At that the door opened and a man with red whiskers and a shotgun stuck his head out and said: "Who do you mean?"
"They call him Joab," I said. "He's on Grizzly Mountain."
"Hmmmm!" said Doc Richards, looking at me very sharp where I sot Cap'n Kidd in the starlight. "I set a man's jaw tonight, and he had a lot to say about a certain party who cut down a man that was hanged. If you're that party, my advice to you is to hit the trail before Ormond catches you."
"I'm hungry and thirsty and I'm lookin' for a man," I said. "I aim to leave Wampum when I'm good and ready."
"I never argue with a man as big as you," said Doc Richards. "I'll ride to Grizzly Mountain as quick as I can get my horse saddled. If I never see you alive again, which is very probable, I'll always remember you as the biggest man I ever saw, and the biggest fool. Good night!"
I thought, the folks in Wampum is the queerest acting I ever seen. I took my horse to the barn which served as a livery stable and seen that he was properly fixed. Then I went into the big saloon which was called the Golden Eagle. I was low in my spirits because I seemed to have lost Black Whiskers' trail entirely, and even if I found him in Wampum, which I hoped, I never could make it back to Bear Creek by sun-up. But I hoped to recover that derned gold yet, and get back in time to save a few lives.
They was a lot of tough looking fellers in the Golden Eagle drinking and gambling and talking loud and cussing, and they all stopped their noise as I come in, and looked at me very fishy. But I give 'em no heed and went to the bar, and purty soon they kinda forgot about me and the racket started up again.
Whilst I was drinking me a few fingers of whisky, somebody shouldered up to me and said: "Hey!" I turned around and seen a big, broad-built man with a black beard and blood-shot eyes and a pot-belly with two guns on.
I said: "Well?"
"Who air you?" he demanded.
"Who air you?" I come back at him.
"I'm Bill Ormond, sheriff of Wampum," he said. "That's who!" And he showed me a star on his shirt.
"Oh," I said. "Well, I'm Breckinridge Elkins, from Bear Creek."

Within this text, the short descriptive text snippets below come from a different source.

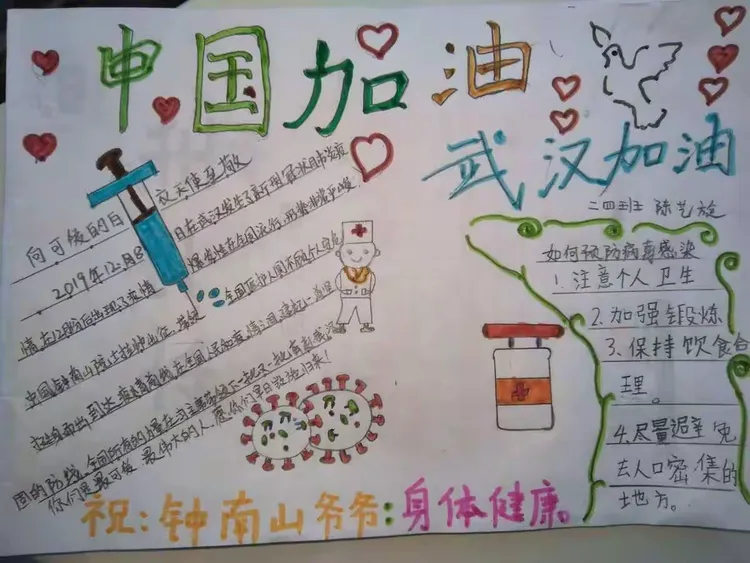 在疫情同时我们(在疫情面前,我们每个人都是)-第1张图片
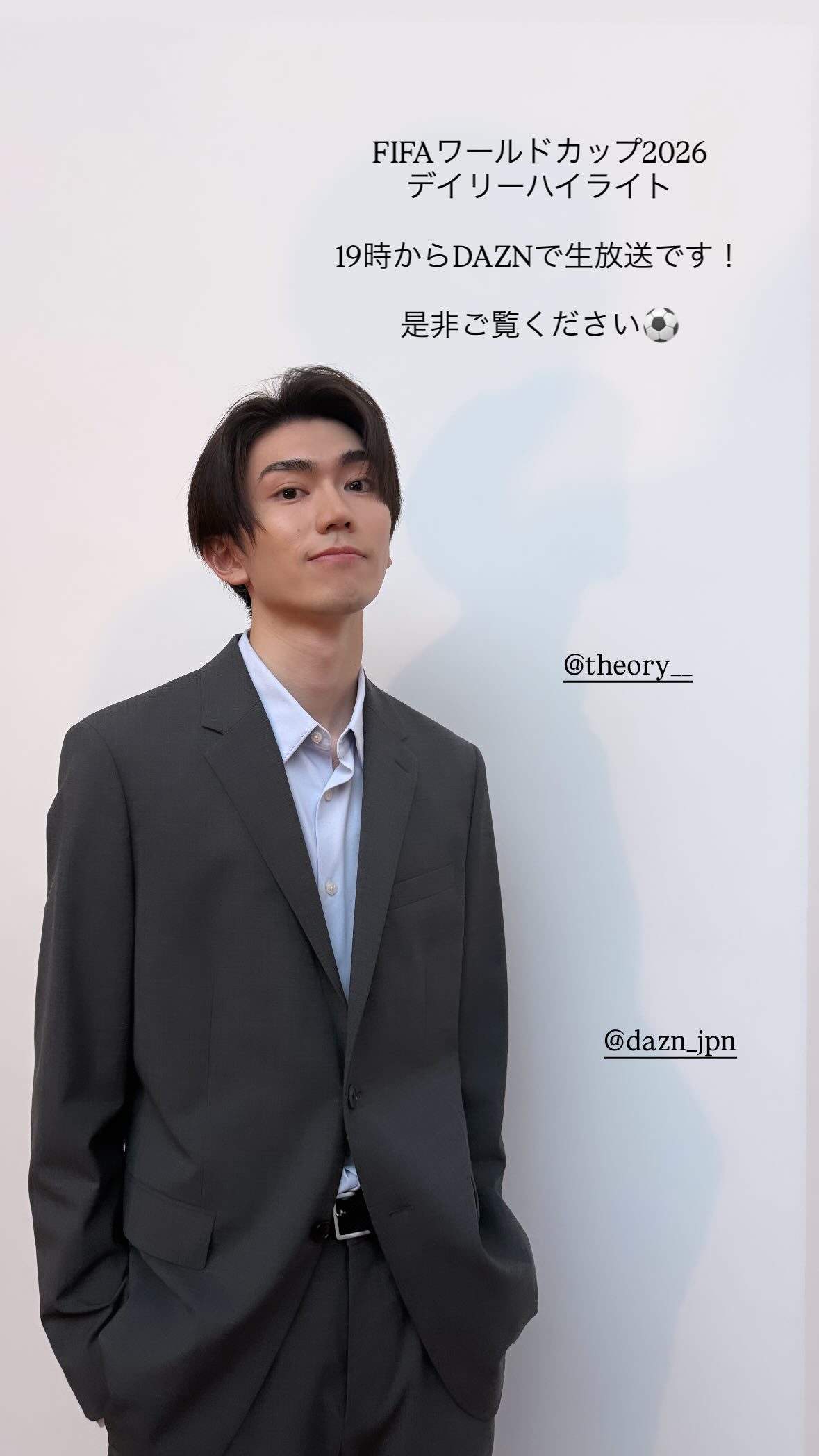樋口幸平（ins 快拍 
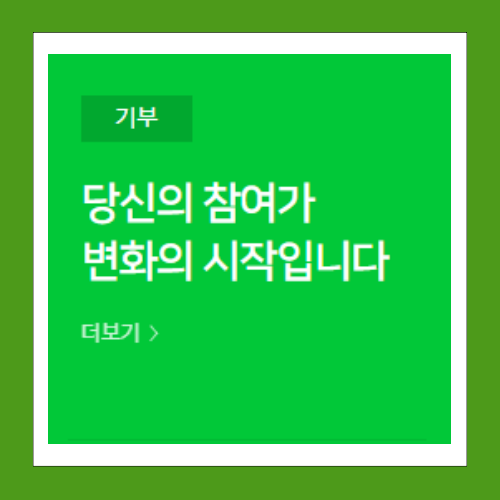  네이버 콩 기부 참여가 변화의 시작입니다(해피빈 룰렛)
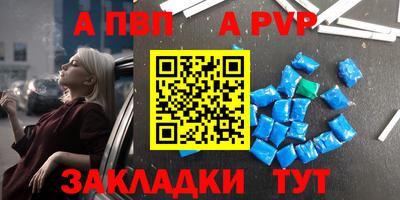 марихуана Лесосибирск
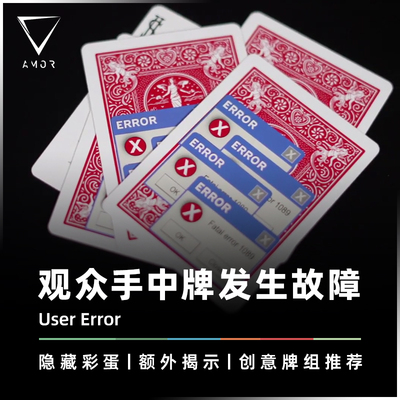 AMOR魔术手中纸牌故障扑克道具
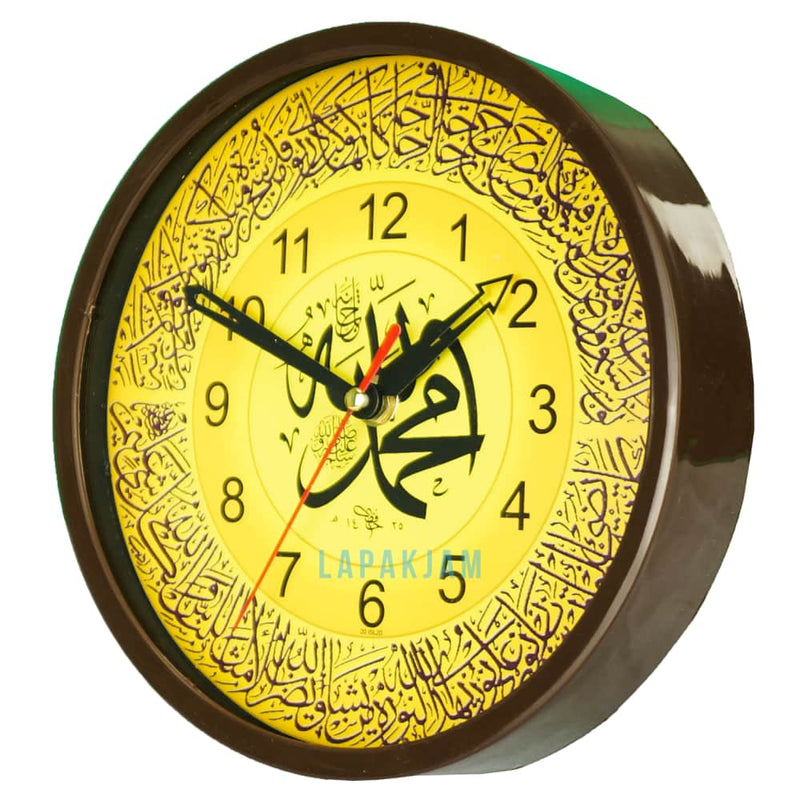 Jam Dinding Analog Kaligrafi Alari Coklat JDALARL26ISL20KCOK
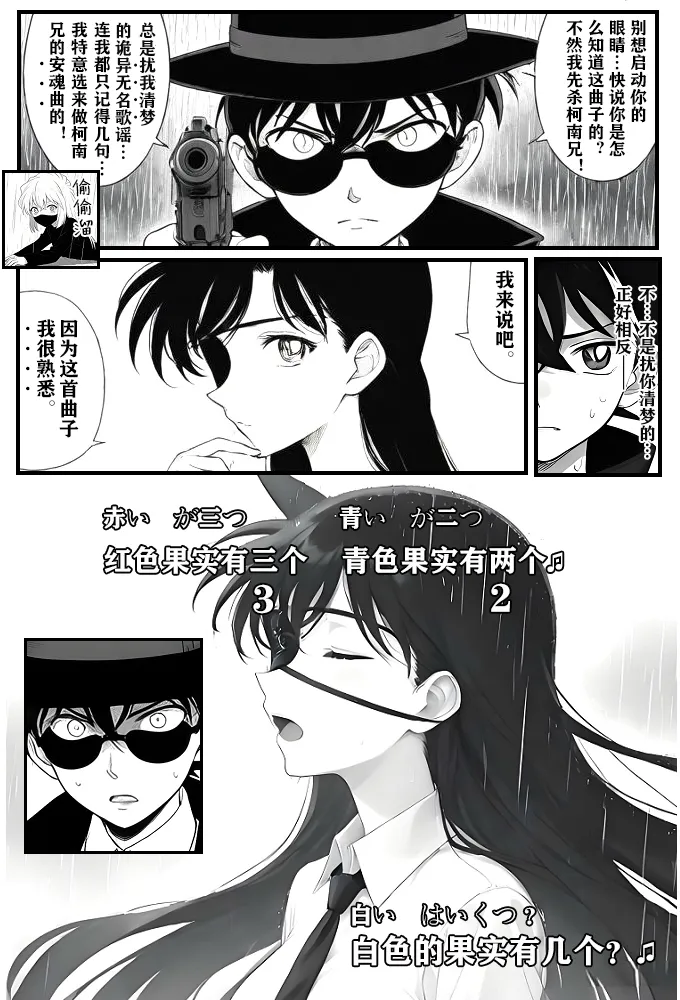 给福尔摩斯的安魂曲:新一FATHER篇（detective conan） page 35 featuring shinichi kudo detective conan parody - read online free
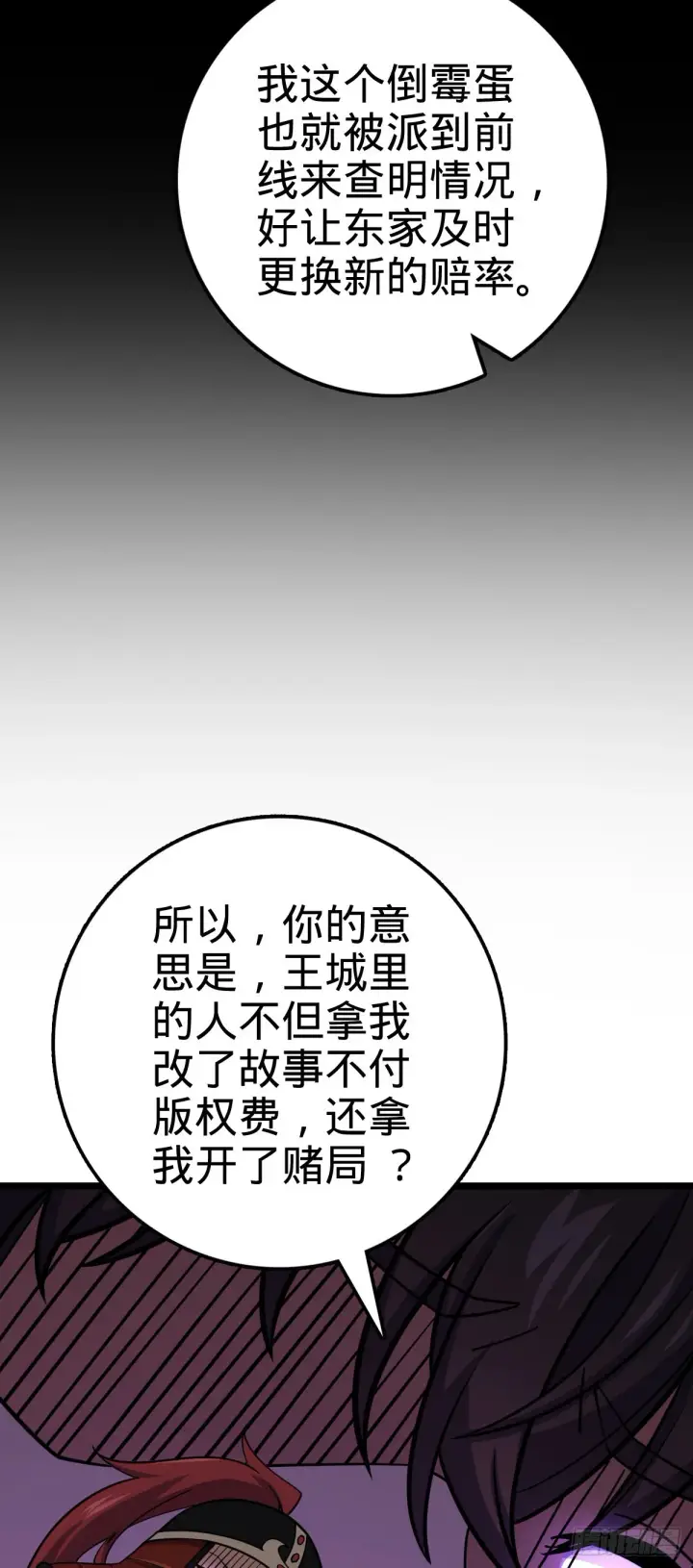 《大王饶命》576 赌场新盘口图65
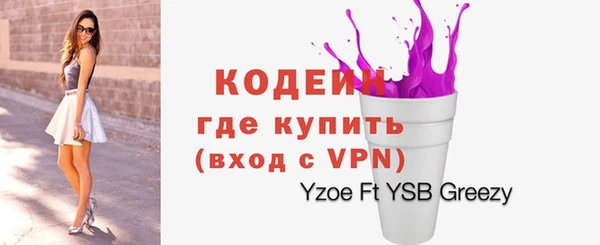 таблы Верея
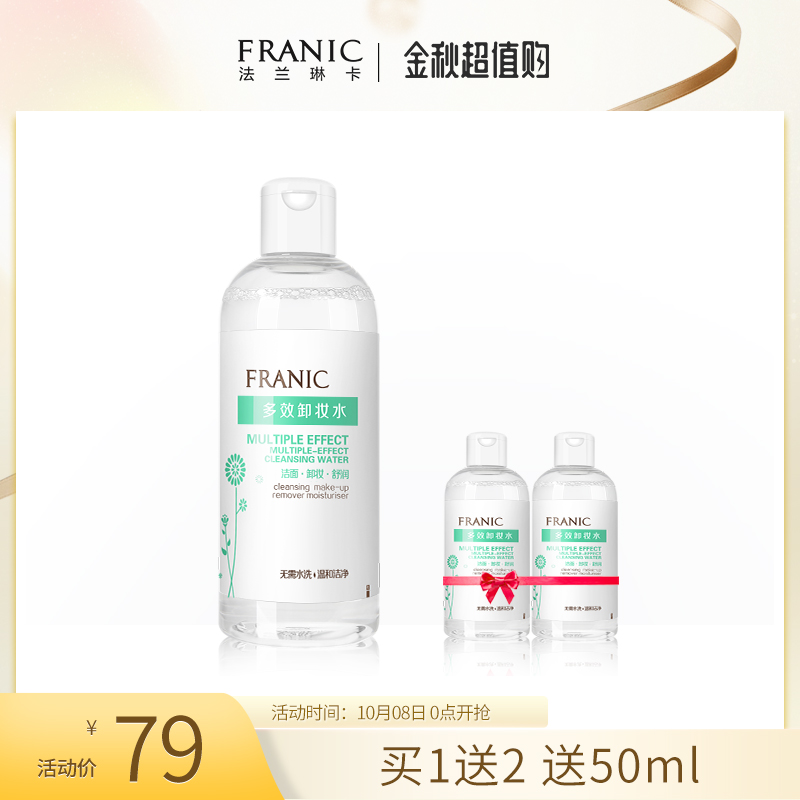需要用券法兰琳卡多效脸部深层清洁女卸妆水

I noticed a kind of quiet come over the place, and fellows was laying down their glasses and their billiard sticks, and hitching up their belts and kinda gathering around me. Ormond scowled and combed his beard with his fingers, and rocked on his heels and said: "I got to 'rest you!"
I sot down my glass quick and he jumped back and hollered: "Don't you dast pull no gun on the law!" And they was a kind of movement amongst the men around me.
"What you arrestin' me for?" I demanded. "I ain't busted no law."
"You assaulted one of my deputies," he said, and then I seen that feller Jackson standing behind the sheriff, with his jaw all bandaged up. He couldn't work his chin to talk. All he could do was p'int his finger at me and shake his fists.
"You likewise cut down a outlaw we had just hunged," said Ormond. "Yore under arrest!"
"But I'm lookin' for a man!" I protested. "I ain't got time to be arrested!"
"You should of thunk about that when you busted the law," opined Ormond. "Gimme yore gun and come along peaceable."